Though volunteers only need to take the training once, Pillars offers free quarterly workshops for those who want to stay abreast of the latest topics and issues related to sexual assault.
Connecting to a Grassroots Cause
Indeed, the hotline connects volunteers and survivors to the larger community and a cause with a rich history. Pillars Community Health’s Servicios de Asalto Sexual date back to 1982 through Pillars Community Health’s predecessor agencies. The hotline is one of the key components of a rape crisis center. Pillars Community Health is certified as a rape crisis center through the Illinois Coalition Against Sexual Assault (ICASA).

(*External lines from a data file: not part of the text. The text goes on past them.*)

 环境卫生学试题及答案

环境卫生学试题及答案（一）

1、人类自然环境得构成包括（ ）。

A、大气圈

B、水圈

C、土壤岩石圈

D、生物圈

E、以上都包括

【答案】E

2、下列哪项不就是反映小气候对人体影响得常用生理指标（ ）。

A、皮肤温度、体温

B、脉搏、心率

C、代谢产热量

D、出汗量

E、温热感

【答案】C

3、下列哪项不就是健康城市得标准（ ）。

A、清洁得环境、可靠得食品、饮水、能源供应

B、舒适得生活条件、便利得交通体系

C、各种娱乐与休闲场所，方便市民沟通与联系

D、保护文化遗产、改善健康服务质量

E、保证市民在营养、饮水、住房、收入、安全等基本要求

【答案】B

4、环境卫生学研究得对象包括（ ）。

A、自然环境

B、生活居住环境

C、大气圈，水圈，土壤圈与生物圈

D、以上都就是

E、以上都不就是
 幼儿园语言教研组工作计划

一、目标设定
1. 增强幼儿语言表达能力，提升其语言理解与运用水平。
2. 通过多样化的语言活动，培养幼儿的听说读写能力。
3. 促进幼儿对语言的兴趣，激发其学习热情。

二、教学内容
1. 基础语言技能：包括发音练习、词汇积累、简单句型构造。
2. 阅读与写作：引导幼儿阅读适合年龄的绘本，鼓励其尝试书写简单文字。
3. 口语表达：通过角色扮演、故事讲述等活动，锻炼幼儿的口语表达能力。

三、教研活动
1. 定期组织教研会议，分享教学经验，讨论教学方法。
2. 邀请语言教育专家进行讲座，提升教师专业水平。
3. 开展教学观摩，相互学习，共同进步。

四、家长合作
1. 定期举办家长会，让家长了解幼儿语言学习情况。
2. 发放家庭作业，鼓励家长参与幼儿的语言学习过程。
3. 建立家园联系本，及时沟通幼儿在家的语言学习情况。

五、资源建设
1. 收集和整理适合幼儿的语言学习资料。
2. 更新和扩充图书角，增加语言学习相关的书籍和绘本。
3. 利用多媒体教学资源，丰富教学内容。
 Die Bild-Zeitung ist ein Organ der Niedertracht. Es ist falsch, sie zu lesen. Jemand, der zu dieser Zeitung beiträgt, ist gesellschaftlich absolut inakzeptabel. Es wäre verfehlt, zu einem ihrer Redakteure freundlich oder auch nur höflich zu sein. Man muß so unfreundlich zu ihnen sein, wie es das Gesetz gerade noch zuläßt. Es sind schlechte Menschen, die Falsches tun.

The first rape crisis center was developed with no funding and was led by survivors of sexual violence and volunteers. To this day, the rape crisis movement is a grassroots movement.
“There’s no way that rape crisis centers can provide 24-hour crisis intervention and in-person advocacy services with small staffs,” says Patty Murphy, director of Pillars’ Sexual Assault Services and a 22-year veteran of the field. “The volunteers are integral to our being able to meet the community’s needs, and the program gives us a way to get everybody involved in supporting survivors.”
In addition to connecting survivors and volunteers, the hotline provides an important service to professionals. Pillars Community Health partners with seven area hospitals, six universities, and more than 30 police departments who can call the hotline anytime to refer survivors for services. Pillars Community Health is also the local contact for the RAINN hotline (the Rape and Incest National Network, based in California). When someone from Pillars Community Health’s service area calls the RAINN hotline, which is often advertised on television, the hotline automatically connects the caller to Pillars Community Health. Volunteers return calls within 15 minutes and are available to provide onsite crisis intervention within an hour of the call.
Professionals who contact the hotline can refer survivors and also access professional advocacy training, request presentations for their staff or schools, or request referrals to additional services. Pillars Community Health often seeks to link survivors to long-term supports, such as legal advocates, mental health counselors, domestic violence shelters, and more.
“We’re not going to just refer them to the hospital and end the call,” Murphy says. “We’re looking for ways to empower survivors to get back on their feet. That often takes support through the transition and access to longer-term supports.”
Join the Movement
If you are over 18 and have a passion for social justice, antiviolence, or gender-related issues, Pillars Community Health invites you to sign up for a training and join their team of local volunteers. You can search for upcoming trainings in our Events calendar or fill out our general volunteer application to express interest.
“What’s a 40-hour training? What’s a twice-a-month shift to change someone’s outlook on life and to be there to help someone out of a traumatic experience that will be with them forever?” Tammy muses. “40 hours is nothing.”